KenH being the foremost expert on the subject, or a way for you to make a claim without taking responsibility for it? The latter, I'm guessing.
KenH is comparing two different cultures and claiming significance. That's like saying saki use in Japan is higher than in the U.S. because of Japanese laws.
It was written by someone who obviously has never done a bong hit.
You know that.
Dosage is of course irrelevant. The "worst case scenario" is the baseline, and it only gets worse from there.
I'd call the (im)possibility of producing a fatal overdose a characteristic of a drug.
I guess so. Yet you favor the legalization of heroin.
How is that relevant to the author's moronic claim that "The characteristics of cannabis are no longer that different from those of other plant-based drugs, such as cocaine and heroin"? Do you agree with that claim?
Actually, Ken H has shown that drug addiction is higher in war-on-drug meccas like Singapore than it is in the USA.
KenH being the foremost expert on the subject, or a way for you to make a claim without taking responsibility for it?
Ken H having collected and presented the data. (Doesn't make him the "foremost" expert ... but more so than either of us.)
KenH is comparing two different cultures and claiming significance.
I think Ken H is pointing out that cross-cultural evidence does not support the idea that "drug control works." But unlike you, I don't presume to put words in Ken H's mouth.
Dirt Weed Man!! Now, for nostalgia, how about $35 for a 5 finger lid of the Columbian......dat wuz sweeeet!
This one brought out the usual freeper suspects and marijuana users. LOL.
Gosh , I guess the BC & Amsterdam pot smokers must be flooding the emergency rooms & morgues, smoking all that powerful weed.
What? Their not? I did hear that piazza delivery orders are up in both locations!
I'm saying that I'm confident that "This will put you in pieces, then reduce you to rubble -- maybe quicksand if you go too far" is laughable hype, not a basis for a sound pro-pot-ban argument.

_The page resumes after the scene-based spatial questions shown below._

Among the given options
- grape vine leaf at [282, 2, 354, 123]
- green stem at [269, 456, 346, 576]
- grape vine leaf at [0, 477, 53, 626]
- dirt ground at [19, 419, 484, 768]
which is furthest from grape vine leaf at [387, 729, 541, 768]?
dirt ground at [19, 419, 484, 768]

Naw ... A CA Guy hasn't chimed in yet to proclaim the article's brilliance.
and marijuana users.
Which of the posters to this thread are marijuana users, and how do you know? Or are you just smearing advocates of liberty?
Have anything to say about the article, or are you just here to insult people?
UN bureaucrats claiming the sky is falling get their due.
It was a joke. Please go take a GIANT toke on your bong and mellow out. Loosen the wedgie up a few notches also.
As my husband says, it's pathetic that at our age, when we talk about offering our guests some great Colombian after dinner.... it's just coffee. :)
Which might be significant if the author stated, "The characteristics of cannabis are no longer that different from those of other plant-based drugs, such as cocaine and heroin."
Go away.
"I think Ken H is pointing out that cross-cultural evidence does not support the idea that "drug control works."
How do you conclude that from "drug addiction is higher"? Drug control in Singapore could very well be working, just that drug addiction in Singapore is higher than in the U.S.
Heroin addiction is higher in Baltimore than in Chicago. What does that have to do with our drug control laws?
P.S. No one authorized you to be Thread Nanny Cop. When I feel I need a little 'scold' nipping at my ankles, I'll ping you. Till then, butt out!